I agree that the dismissal with prejudice must be affirmed. Although recital of an analysis of the Ehrenhaus factors is not mandatory before a district court dismisses with prejudice because of discovery violations, the court should provide an explanation of the need to dismiss with prejudice. In this case the explanation was inadequate, perhaps because of a justifiable frustration with the conduct of the plaintiffs. Nevertheless, that conduct was sufficiently egregious that I see no point in remanding to the district court to recite the obvious.

FootNotes


1. Because plaintiffs' declaration was offered on behalf of both Mr. Lee and PTK, and because the plaintiffs themselves have consistently urged the courts to treat them as "one and the same" for all purposes in this case, we have no difficulty treating the plaintiffs as one in our legal analysis here, as the district court did. Aplt.App. at 14-15.

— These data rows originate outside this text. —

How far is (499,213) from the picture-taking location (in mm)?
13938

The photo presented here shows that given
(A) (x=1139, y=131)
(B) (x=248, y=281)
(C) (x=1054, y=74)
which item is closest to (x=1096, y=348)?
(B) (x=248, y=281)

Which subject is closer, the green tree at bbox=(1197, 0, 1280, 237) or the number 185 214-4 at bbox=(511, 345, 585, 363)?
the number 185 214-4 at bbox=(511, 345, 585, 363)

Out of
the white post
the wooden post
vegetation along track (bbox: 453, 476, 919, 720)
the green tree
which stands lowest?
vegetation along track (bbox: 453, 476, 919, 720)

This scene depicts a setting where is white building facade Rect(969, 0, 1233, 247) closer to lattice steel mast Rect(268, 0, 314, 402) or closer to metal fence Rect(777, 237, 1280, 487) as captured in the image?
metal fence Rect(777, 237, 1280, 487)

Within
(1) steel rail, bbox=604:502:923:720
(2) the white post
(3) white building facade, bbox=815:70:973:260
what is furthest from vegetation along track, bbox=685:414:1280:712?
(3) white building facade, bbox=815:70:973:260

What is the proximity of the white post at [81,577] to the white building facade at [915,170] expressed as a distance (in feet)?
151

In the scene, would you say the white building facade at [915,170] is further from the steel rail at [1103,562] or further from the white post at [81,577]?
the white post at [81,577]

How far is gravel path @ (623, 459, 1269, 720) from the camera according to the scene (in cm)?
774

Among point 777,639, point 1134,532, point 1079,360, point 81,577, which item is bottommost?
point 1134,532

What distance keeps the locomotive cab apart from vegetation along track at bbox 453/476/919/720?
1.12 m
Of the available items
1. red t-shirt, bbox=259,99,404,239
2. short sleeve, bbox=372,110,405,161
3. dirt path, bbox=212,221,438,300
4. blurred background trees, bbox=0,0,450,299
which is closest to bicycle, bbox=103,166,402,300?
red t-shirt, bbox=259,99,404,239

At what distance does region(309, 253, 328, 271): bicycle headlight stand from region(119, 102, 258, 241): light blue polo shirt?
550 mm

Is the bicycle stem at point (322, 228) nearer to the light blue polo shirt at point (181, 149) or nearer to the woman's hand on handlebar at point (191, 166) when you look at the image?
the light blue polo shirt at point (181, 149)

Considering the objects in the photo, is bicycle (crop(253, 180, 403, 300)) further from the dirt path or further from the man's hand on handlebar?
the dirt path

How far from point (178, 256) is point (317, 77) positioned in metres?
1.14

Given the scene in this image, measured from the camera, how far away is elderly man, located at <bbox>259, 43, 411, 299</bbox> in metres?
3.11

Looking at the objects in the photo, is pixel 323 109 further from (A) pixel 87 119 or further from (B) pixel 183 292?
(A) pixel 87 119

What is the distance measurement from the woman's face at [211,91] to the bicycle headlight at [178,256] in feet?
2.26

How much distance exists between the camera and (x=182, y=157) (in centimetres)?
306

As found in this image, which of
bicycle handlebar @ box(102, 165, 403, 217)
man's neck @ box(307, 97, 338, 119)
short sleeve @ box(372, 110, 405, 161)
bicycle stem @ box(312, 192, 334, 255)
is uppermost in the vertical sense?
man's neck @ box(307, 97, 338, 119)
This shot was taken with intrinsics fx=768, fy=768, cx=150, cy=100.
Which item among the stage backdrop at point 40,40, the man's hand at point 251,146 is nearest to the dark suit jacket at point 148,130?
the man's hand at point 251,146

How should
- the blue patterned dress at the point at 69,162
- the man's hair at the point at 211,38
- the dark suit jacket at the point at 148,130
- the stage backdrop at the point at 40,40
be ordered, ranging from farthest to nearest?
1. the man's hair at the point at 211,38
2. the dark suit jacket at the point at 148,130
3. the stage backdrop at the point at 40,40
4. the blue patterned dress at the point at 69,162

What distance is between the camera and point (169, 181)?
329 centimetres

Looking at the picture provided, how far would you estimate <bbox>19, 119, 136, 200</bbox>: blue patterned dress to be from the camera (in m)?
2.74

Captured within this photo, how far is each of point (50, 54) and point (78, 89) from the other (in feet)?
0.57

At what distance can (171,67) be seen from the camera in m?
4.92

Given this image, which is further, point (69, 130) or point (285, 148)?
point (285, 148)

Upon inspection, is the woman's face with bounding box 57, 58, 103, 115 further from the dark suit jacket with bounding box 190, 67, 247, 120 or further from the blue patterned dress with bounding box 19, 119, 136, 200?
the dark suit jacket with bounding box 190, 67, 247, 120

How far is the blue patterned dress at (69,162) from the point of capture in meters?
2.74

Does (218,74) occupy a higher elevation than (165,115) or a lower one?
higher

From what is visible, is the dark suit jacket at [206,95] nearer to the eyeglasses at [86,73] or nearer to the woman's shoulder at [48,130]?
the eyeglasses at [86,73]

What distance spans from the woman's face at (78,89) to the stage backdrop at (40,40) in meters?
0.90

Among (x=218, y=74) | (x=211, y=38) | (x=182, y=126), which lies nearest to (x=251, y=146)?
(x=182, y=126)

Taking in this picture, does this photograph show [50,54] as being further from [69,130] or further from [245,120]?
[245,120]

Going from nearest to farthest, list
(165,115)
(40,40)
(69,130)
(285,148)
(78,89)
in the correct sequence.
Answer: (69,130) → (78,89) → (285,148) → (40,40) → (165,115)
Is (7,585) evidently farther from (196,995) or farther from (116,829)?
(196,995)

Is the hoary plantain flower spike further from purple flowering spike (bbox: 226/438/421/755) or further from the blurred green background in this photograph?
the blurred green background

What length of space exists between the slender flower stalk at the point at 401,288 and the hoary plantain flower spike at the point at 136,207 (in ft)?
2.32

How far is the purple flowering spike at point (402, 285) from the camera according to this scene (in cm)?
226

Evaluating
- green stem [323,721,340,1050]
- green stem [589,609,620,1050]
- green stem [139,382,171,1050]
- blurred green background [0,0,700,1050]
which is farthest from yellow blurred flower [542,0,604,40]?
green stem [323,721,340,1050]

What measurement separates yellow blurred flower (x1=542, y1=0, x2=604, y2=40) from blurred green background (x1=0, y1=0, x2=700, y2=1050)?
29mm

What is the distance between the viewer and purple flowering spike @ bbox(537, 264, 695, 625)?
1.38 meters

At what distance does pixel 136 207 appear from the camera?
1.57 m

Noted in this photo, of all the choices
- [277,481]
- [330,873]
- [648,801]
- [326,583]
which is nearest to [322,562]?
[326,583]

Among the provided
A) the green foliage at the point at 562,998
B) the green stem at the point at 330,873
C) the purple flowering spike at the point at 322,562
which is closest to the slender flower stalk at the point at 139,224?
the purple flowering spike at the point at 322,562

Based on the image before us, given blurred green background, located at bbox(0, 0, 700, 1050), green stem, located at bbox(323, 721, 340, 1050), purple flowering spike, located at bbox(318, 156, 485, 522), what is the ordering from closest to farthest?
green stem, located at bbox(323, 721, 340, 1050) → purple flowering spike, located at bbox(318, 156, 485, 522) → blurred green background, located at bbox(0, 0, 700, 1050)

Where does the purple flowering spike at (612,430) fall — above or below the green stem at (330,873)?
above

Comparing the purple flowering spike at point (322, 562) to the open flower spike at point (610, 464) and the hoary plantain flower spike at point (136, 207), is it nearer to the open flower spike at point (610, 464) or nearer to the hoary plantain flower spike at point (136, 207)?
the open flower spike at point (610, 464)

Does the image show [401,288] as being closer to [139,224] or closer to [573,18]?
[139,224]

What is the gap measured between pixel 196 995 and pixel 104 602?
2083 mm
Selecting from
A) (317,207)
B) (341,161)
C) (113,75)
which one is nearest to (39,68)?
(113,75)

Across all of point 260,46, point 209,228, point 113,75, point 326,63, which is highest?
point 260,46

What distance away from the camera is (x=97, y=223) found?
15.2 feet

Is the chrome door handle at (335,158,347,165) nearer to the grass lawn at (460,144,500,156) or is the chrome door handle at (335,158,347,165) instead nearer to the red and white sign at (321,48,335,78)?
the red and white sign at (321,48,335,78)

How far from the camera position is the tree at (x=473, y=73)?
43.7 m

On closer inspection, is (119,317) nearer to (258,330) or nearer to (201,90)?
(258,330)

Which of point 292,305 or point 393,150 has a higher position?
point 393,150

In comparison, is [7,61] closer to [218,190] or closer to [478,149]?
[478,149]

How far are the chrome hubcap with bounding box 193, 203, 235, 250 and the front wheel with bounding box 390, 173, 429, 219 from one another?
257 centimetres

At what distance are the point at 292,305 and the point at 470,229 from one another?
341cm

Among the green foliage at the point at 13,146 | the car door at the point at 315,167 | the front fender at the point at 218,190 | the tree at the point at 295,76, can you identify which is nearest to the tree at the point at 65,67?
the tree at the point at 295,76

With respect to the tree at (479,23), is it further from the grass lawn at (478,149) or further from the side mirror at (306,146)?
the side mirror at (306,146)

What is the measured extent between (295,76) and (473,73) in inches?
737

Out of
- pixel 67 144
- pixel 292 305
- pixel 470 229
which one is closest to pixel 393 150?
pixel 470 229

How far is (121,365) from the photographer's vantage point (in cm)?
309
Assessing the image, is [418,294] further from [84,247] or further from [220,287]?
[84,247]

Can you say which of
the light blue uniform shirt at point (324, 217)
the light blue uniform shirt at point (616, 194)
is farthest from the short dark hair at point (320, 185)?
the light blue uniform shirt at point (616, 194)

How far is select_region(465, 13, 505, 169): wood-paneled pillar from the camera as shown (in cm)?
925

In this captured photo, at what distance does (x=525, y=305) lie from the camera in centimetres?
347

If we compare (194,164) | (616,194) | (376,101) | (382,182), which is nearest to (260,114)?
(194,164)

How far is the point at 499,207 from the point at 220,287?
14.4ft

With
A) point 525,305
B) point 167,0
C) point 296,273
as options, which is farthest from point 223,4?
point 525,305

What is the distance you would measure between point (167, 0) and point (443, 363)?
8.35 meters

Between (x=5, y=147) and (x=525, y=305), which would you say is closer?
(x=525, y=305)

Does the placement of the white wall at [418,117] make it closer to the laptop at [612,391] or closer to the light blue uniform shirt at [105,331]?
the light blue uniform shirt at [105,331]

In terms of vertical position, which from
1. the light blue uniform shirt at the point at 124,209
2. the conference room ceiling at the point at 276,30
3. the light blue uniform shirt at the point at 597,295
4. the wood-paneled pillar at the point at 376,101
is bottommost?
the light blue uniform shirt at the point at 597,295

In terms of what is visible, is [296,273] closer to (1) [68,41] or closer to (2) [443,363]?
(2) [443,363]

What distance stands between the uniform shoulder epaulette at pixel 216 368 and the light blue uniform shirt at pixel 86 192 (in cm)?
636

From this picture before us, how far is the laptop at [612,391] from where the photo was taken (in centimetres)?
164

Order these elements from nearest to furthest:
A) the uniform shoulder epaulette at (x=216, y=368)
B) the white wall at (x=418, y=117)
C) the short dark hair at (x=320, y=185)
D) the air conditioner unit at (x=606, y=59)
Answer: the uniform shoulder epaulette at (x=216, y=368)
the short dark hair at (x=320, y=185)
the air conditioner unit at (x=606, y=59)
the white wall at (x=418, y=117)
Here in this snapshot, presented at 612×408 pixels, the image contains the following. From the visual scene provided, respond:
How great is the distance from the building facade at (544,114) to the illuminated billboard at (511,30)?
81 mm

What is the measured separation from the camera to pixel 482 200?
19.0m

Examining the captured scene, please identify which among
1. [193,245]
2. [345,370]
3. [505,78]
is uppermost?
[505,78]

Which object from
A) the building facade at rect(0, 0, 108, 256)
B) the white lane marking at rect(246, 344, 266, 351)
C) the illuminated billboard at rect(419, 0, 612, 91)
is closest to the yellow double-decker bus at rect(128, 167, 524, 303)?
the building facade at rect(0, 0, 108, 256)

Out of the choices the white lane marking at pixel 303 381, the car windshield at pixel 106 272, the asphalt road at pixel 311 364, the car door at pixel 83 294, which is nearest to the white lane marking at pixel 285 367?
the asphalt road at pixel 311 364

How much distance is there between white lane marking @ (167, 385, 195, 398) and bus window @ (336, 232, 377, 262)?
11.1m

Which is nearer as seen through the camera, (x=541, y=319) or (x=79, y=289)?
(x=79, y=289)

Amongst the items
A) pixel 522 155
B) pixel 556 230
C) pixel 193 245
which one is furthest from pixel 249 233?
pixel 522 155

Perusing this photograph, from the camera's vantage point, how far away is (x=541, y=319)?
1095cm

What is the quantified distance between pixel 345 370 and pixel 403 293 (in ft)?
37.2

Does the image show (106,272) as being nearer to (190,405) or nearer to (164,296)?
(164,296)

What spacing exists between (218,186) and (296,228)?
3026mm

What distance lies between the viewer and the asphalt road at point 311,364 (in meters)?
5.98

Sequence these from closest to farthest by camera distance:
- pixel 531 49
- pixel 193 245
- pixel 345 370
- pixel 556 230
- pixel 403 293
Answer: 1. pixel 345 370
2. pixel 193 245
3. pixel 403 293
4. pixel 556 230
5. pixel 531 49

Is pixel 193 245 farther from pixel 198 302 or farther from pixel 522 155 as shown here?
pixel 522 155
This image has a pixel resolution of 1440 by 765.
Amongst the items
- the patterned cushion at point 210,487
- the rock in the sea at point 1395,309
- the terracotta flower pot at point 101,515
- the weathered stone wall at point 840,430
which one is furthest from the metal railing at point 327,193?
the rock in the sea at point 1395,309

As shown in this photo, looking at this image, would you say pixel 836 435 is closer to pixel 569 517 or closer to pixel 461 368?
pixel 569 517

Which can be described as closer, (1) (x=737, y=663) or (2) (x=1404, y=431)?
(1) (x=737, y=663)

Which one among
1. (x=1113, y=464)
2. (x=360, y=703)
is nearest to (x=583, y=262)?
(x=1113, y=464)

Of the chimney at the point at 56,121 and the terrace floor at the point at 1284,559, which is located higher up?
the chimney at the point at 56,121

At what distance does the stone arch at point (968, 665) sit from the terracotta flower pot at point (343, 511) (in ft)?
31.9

2. The plaintiffs suggest that Procter & Gamble Co. v. Haugen, 427 F.3d 727 (10th Cir.2005) is inconsistent with these precedents. It is not. In Procter & Gamble we said simply that a district court "should ordinarily" evaluate the Ehrenhaus factors, and we reversed the district court's dismissal order because "not only did the district court fail to consider the Ehrenhaus factors," but, dispositively, "our own independent review suggest[ed]" that "the extreme sanction of dismissal was clearly inappropriate under the circumstances" and thus constituted an abuse of discretion. Id. at 738 (emphasis added). Our independent review in Procter & Gamble revealed an abuse of discretion because the plaintiff there (quite unlike the plaintiffs here) lacked control over and thus the ability to produce the requested data. Id. In Procter & Gamble we also repeated the unremarkable proposition that we may vacate a district court's sanctions order, much as with any other order, for further explanation when the district court record is so cryptic that it makes it "impossible" for us to conduct "our own independent review." Id. (citing Mobley v. McCormick, 40 F.3d 337, 341 (10th Cir. 1994) (reversing because a "short, three paragraph order" was insufficient to allow this court to "engag[e] in any meaningful review")). But our precedents make quite clear that a district court's failure to consider the Ehrenhaus factors doesn't automatically render our independent review impossible.